**REQUEST**
Locate each line in the rows below that contains the word "right" and copy those lines.

**DATA SECTION**
[start]

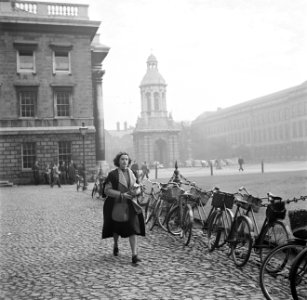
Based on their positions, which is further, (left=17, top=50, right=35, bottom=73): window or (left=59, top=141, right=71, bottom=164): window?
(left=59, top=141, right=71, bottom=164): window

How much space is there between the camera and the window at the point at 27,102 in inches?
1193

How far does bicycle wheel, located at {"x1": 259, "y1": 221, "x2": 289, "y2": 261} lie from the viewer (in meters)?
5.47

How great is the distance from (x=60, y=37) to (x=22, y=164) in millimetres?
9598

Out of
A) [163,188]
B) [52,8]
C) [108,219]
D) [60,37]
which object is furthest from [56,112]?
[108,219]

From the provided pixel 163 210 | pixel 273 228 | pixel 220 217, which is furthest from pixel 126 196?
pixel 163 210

[end]
[start]

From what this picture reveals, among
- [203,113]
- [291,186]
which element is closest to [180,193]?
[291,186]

[end]
[start]

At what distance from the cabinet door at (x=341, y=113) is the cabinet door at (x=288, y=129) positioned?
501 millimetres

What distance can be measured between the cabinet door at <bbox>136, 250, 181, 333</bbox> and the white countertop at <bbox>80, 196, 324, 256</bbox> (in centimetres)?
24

[end]

**OUTPUT FOR THIS TASK**
Based on their positions, which is further, (left=17, top=50, right=35, bottom=73): window or (left=59, top=141, right=71, bottom=164): window?
(left=59, top=141, right=71, bottom=164): window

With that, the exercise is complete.